O’Hanlon has also brought his expertise into the classroom during his time at Colgate, joining students this spring for a national security discussion with Gen. Fenton in Associate Professor of Political Science Bruce Rutherford’s POSC 363: International Relations of the Middle East course and Harvey Picker Professor of International Relations Fred Chernoff’s POSC 353: National Security course. Other courses O’Hanlon has visited while on campus include Associate Professor of Peace and Conflict Studies and Geography Teo Ballvé’s GEOG 304: Criminal Underworld: Drugs, Guns, Bodies course (Spring 2025), Assistant Professor of Political Science Masha Hedberg’s POSC 359: Power in Russia from Gorbachev to Putin and POSC 405: Coercive Diplomacy: Trade, Aid & Sanctions courses (Fall 2024), and Chernoff's POSC 456: War - Theories and Practices seminar (Fall 2024).

During the fall 2022 and spring 2023 semesters, O’Hanlon visited classes including Chernoff’s seminar POSC 456: War - Theories and Practices, Visiting Assistant Professor of Political Science Shaoshuang Wen’s course POSC 330: Post-Mao China and World Development, and Associate Professor of Political Science Danielle Lupton’s course, POSC 366: Contemporary American Foreign Policy.

Tom Standage

Tom Standage headshot

Tom Standage, deputy editor of The Economist and editor of its future-gazing annual, The World Ahead, will continue to serve as a 2026-27 Nonresident Fellow with the Lampert Institute. Standage visited Colgate Sept. 4, 2025 for a lecture and discussion, “A Preview of the World Ahead” and will return to campus for another in September 2026.

Standage has hosted students from Colgate’s London Economics Study Group for visits to The Economist since Spring 2013, showing them how staff write stories and assemble each week’s edition of the newspaper. In Fall 2025, Standage guest lectured in several courses, including Assistant Professor of Economics David Murphy’s ECON 238: Economic Development, Assistant Professor of Economics Young Park’s ECON 252: Intermediate Macroeconomics, and Assistant Professor of Economics Matthew Makofske’s FSEM “Investigative Economics.”

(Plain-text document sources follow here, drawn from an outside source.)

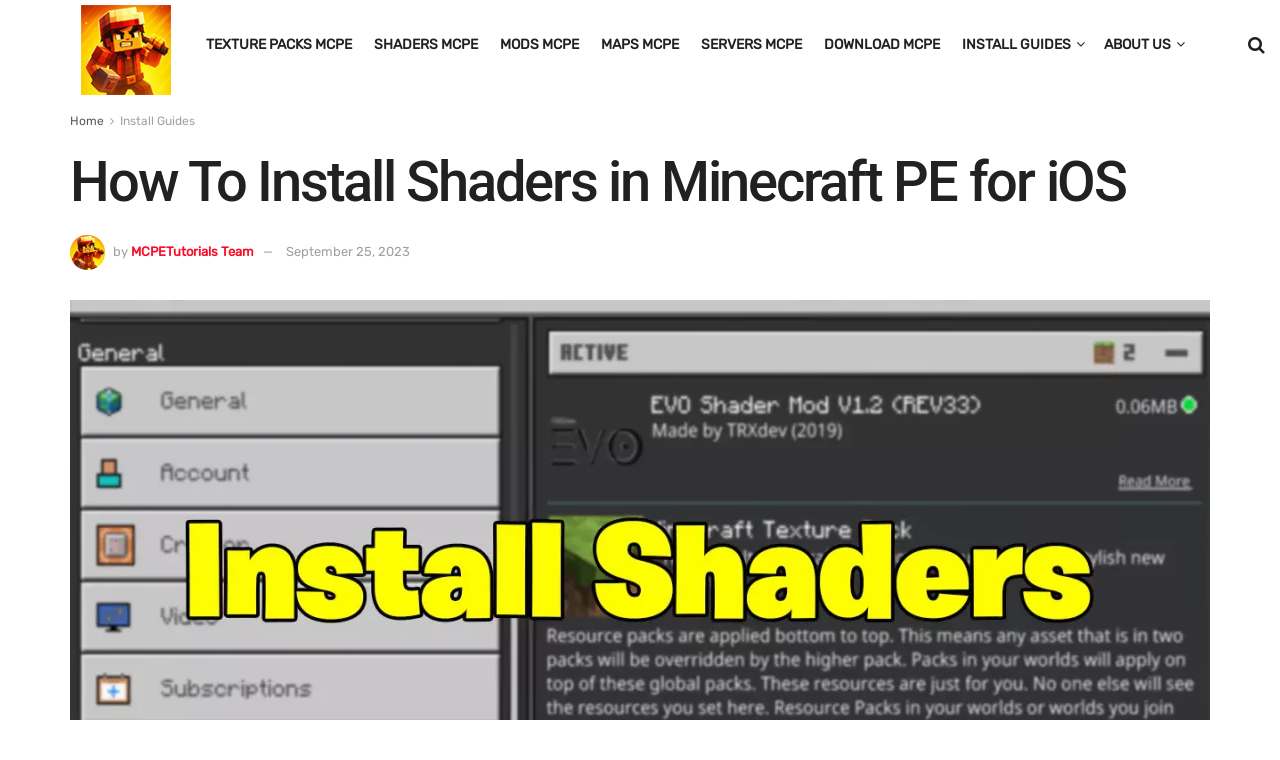

--- FILE ---
content_type: text/html; charset=utf-8
request_url: https://www.google.com/recaptcha/api2/aframe
body_size: 266
content:
<!DOCTYPE HTML><html><head><meta http-equiv="content-type" content="text/html; charset=UTF-8"></head><body><script nonce="PH3HbaiU_IVfwTVgIlUV5Q">/** Anti-fraud and anti-abuse applications only. See google.com/recaptcha */ try{var clients={'sodar':'https://pagead2.googlesyndication.com/pagead/sodar?'};window.addEventListener("message",function(a){try{if(a.source===window.parent){var b=JSON.parse(a.data);var c=clients[b['id']];if(c){var d=document.createElement('img');d.src=c+b['params']+'&rc='+(localStorage.getItem("rc::a")?sessionStorage.getItem("rc::b"):"");window.document.body.appendChild(d);sessionStorage.setItem("rc::e",parseInt(sessionStorage.getItem("rc::e")||0)+1);localStorage.setItem("rc::h",'1768744445379');}}}catch(b){}});window.parent.postMessage("_grecaptcha_ready", "*");}catch(b){}</script></body></html>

Standage joined The Economist as science correspondent in 1998 and was subsequently appointed technology editor, business editor, and digital editor. He is the author of seven history books, including Writing on the Wall (2013), The Victorian Internet (1998), and the New York Times bestsellers A History of the World in 6 Glasses (2005) and An Edible History of Humanity (2009). His latest book, A Brief History of Motion, was published in 2021. Standage studied engineering and computer science at Oxford University and has written for other publications, including the New York Times, the Guardian, and Wired, taking a particular interest in technology's social and historical impact.